Enfin, nous avons étudié la dispersion des particules browniennes en considérant que la diffusion est médiée par la surface des sphères [3.29]. En considérant $D_\Sigma$ la diffusivité sur la surface, $D_{\rm B}$ la diffusivité dans le volume, $k$ le taux d'absorption sur la surface et $\lambda$ le taux de désorption, nous avons dérivé l'expression de la diffusivité effective à l'aide de formules de Kubo modifiées pour ce problème, par rapport aux équations de Fokker-Planck utilisées dans [3.29]. Cette expression revient à l'Eq. (3.7) dans la limite diluée pour $D_{\rm B}=D_\Sigma$, $\xi=k D_{\rm B}/\lambda R$ et $\tau=1/kR$. La dispersion dans un potentiel attractif localisé sur la surface des sphère est donc analogue à un processus de diffusion médiée par la surface des sphères et les taux d'absorption $k$ et de désorption $\lambda$ peuvent être reliés aux temps de premier passage définis précédemment: $t_{\rm esc} = \lambda^{-1}$ et ${t_\Sigma} = R/k D_{\rm B}$.

**Travail demandé A**
Selon l'extrait sur la dispersion des particules browniennes, à quelle grandeur le temps $t_{\rm esc}$ est-il égal ?
**Travail demandé B**
Poursuivez l'extrait sur la dispersion des particules browniennes à partir de sa dernière phrase.

**Extraits de données**
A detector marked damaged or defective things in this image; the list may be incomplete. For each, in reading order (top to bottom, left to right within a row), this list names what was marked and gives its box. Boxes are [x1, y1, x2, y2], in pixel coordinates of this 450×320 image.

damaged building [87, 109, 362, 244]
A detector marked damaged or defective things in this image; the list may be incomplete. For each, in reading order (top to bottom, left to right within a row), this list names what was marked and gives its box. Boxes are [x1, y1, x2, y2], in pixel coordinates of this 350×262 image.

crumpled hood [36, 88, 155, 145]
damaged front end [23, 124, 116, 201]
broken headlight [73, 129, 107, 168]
--
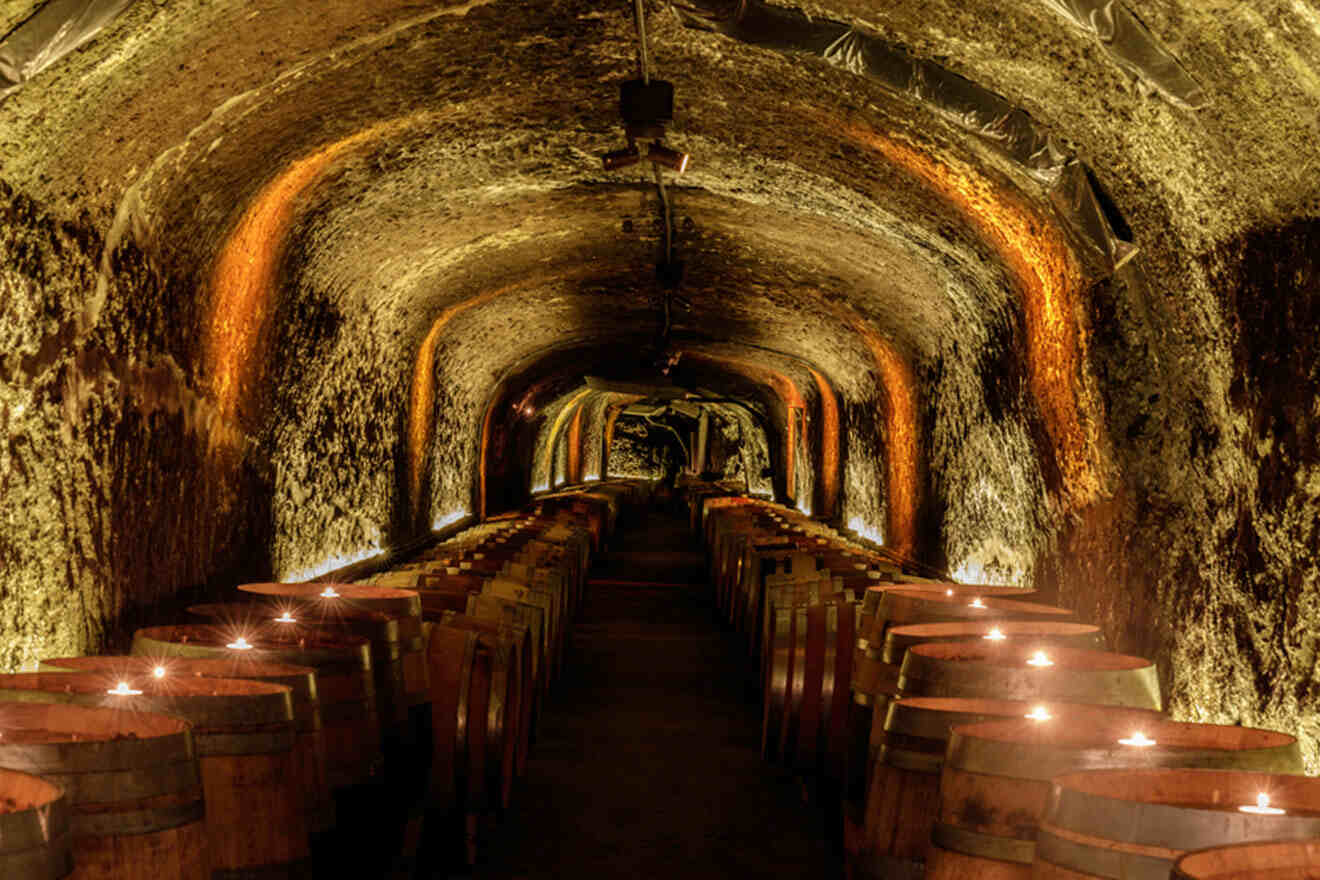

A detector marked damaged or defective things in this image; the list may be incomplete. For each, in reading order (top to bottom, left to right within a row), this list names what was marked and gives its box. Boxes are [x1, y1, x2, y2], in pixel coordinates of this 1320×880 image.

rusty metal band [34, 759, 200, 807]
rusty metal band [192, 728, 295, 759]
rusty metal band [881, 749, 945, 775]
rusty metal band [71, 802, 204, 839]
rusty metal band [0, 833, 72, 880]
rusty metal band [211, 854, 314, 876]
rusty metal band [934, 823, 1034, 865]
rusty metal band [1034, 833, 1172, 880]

**Corrigé de l'exercice A**
Il est égal à l'inverse du taux de désorption, soit $t_{\rm esc} = \lambda^{-1}$.

**Corrigé de l'exercice B**
Nous avons donc décrit la dispersion dans un réseau d'obstacles en regardant l'effet entropique de ceux-ci d'une part, et le double effet entropique-énergique avec un potentiel attractif sur leur surface d'autre part. Le premier est parfaitement caractérisé tandis que le second a été analysé seulement dans la limite diluée montrant que la dispersion pouvait être accélérée par rapport à des obstacles réfléchissants.
Ce travail a été effectué au cours de ma thèse réalisée sous la direction de D. S. Dean et T. Guérin au LOMA de Bordeaux, entre Octobre 2015 et Septembre 2018. Il a donné lieu à trois publications [P8,P9,P10].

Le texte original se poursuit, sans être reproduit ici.